Saturday, October 1, 2011

Liz Murray on Her Tumultuous Childhood in "Breaking Night"


(This interview originally ran in the Newark Star-Ledger in October 2010)

In her searing and raw autobiography “Breaking Night : A Memoir of Forgiveness, Survival, and My Journey from Homeless to Harvard (Hyperion, $25) Liz Murray chronicles her childhood living with drug-addicted parents in the hard-hit streets of the Bronx during the crack wars of the 1980s.

Murray’s mother was a legally blind beauty and part-time prostitute. Her father was an ex-graduate student from Long Island. The focus of their lives was using cocaine, with their two daughters being almost an afterthought. Living in a filthy apartment, Murray and her sister mostly fended for themselves. In one horrific period, the mother exposed her daughters to a child molester for free drugs. Murray hooked up with a group of other kids from broken homes who protected each other. She was homeless for four years, but fell into a nurturing alternative high school where she was mentored and miraculously accepted into Harvard University. Murray’s memoir is a riveting look at drug abuse, shattered families and her own resilience.

Murray, 30, is a motivational speaker who lives in New York City. She spoke with freelance writer Dylan Foley on her cell phone from the Detroit Airport.

Q. When did you start writing the book?

A. The book you just read I wrote in one draft when I was 19. I rewrote it several times this past year. My journal from when I was homeless was everything. When you are reading “Breaking Night,” you are basically reading that journal. I ripped the pages out and said, “Okay, I am going to write about what really punched me in the gut when I was out on the streets.”
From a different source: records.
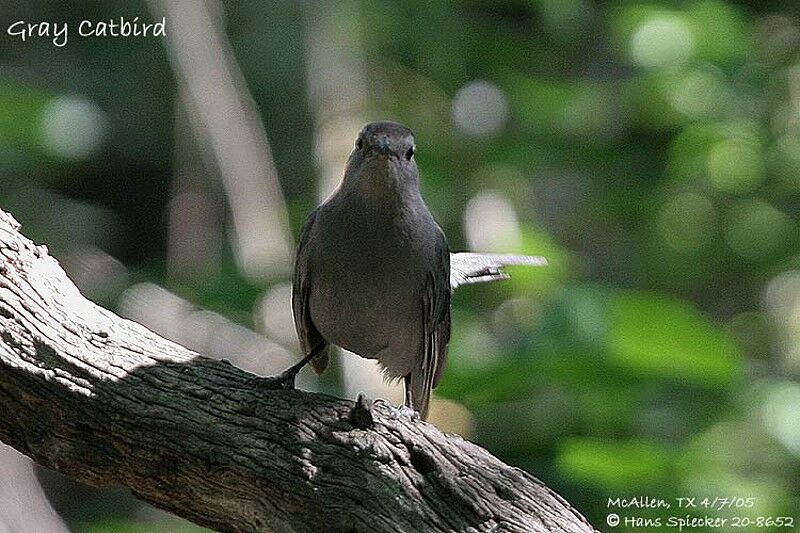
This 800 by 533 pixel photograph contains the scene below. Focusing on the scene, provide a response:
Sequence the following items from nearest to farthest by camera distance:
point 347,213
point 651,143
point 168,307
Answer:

Q. Early in your memoir, you have a brutal image of your three-year-old self watching your parents shoot up cocaine. Why did you use this incident?

A. When I started writing about that time period, when my dad came out of jail, I wanted to remember the innocence of not really knowing what the significance of what they were doing was. All I knew was that I wanted to get close to them and to be included. To trace the moment of when I really had no idea what I was in for, it was when they started shooting up in front of me. I want the reader to be taken down the rabbit hole with me.

Q. By nine or 10, you were on the streets, hanging out with other feral kids. You managed to create a de facto family that helped each other. Could you describe your tribe?

A. I didn’t realize this at the time, but especially when my friends and I were adolescents, we were recreating our lost families with each other. There are a lot of teenagers across the country whose families were not together. My situation was not unique. We looked for family where we could get it.

Q. Your mother died of AIDS at the age of 42. In one scene, your mother tries to sell your sister’s winter coat to buy a five-dollar hit of cocaine. A contemptuous drug dealer tosses her a Narcotics Anonymous sobriety coin. What does that coin mean to you?

A. It’s in a frame in my room next to my bed. I’ve kept it all these years. When I have this coin near me, I feel close to her. The essence of the Serenity prayer on the coin is that there are things you can control and things you can’t. When I hold that coin, I have peace in my heart. I know we loved each other the best we could. I can let the other painful things go.

I wrote this book for the community of families impacted by drug abuse. I hope this book winds up in every drug recovery center. I’d like to show you can survive a family devastated by drugs, that you can move towards forgiveness and move on with your life.